[Petal] UTF8 under Perl 5.6.1

William McKee william at knowmad.com
Mon Feb 28 20:23:55 GMT 2005


On Mon, Feb 28, 2005 at 04:49:54PM +0100, Michele Beltrame wrote:
> >I tried using Encode but quickly realized that it is not available under
> >Perl 5.6. So, does anyone have any idea of what encoding Perl uses in
> 
> I think you can install it, it's available on CPAN. However, I don't 
> know how it works under Perl 5.6.x. ;-)

Apparently not since this line is in the Makefile.PL:

  use 5.007003;

My initial research was concluding that I should not use Petal 2 with
Perl 5.6.x because Unicode support is incomplete and experimental. As an
example, I have an application with 3 templates. Two of the pages
generate iso-8859-1 output. One of the pages generates utf8 output.
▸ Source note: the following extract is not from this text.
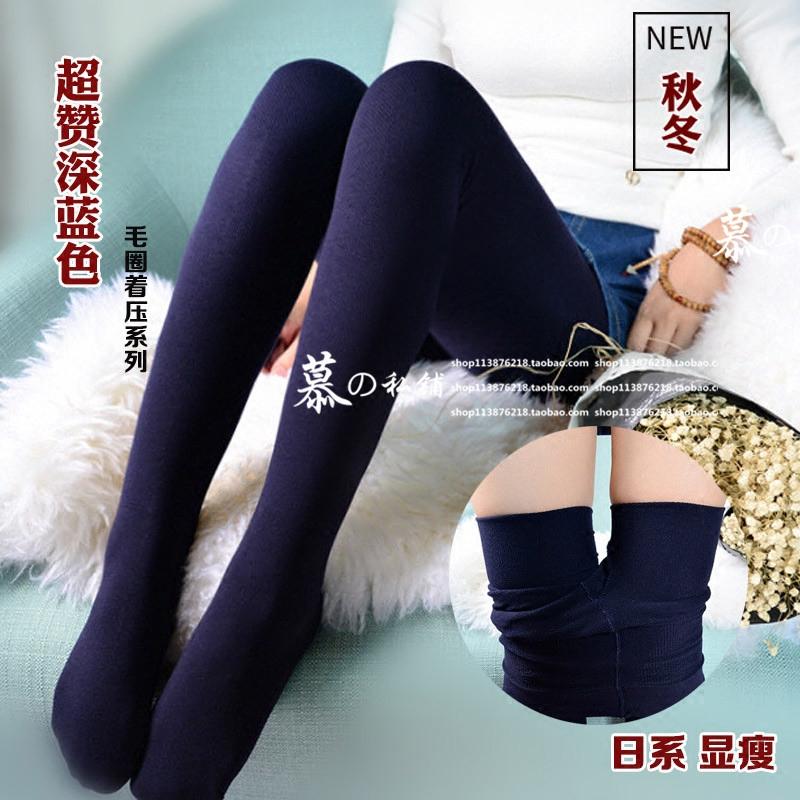 券后35.00元日系秋冬季藏青色加绒显瘦连裤袜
This is a major problem because when I view chr(160), aka nbsp, in
latin1 when data is in utf8, I end up with the Acirc character being
displayed (btw, I found an excellent explanation[1] of why this happens
which has helped clear up my understanding of some of the unicode issues
I've encountered).

The crux of the problem is that I was having difficulty finding a way to
influence how perl 5.6.1 is reading in data from my templates. According
to the perlunicode docs for 5.6.1[2], this is a limitation of the
system. It turns out that pack can be used to influence this behavior.
By replacing the chr() functions with pack("U", xxx) functions, I was
able to get perl 5.6.1 to output UTF8 on all 3 of my pages.

Despite the following patch, I'd still advise against using Petal 2 with
Perl 5.6.x due to this kind of crazy behavior. I modified
MKDoc::XML::Decode::[XMLBase|XHTML|Numeric] to enable this behavior.
>From my initial tests, the code also works under 5.8.6. I've included a
patch to this message in case anyone else would like to see how I
implemented this behavior. Comments would be much appreciated. This
patch also contains my modifications to Decode.pm which enable PAR
support. It is based on the older 0.72 codebase.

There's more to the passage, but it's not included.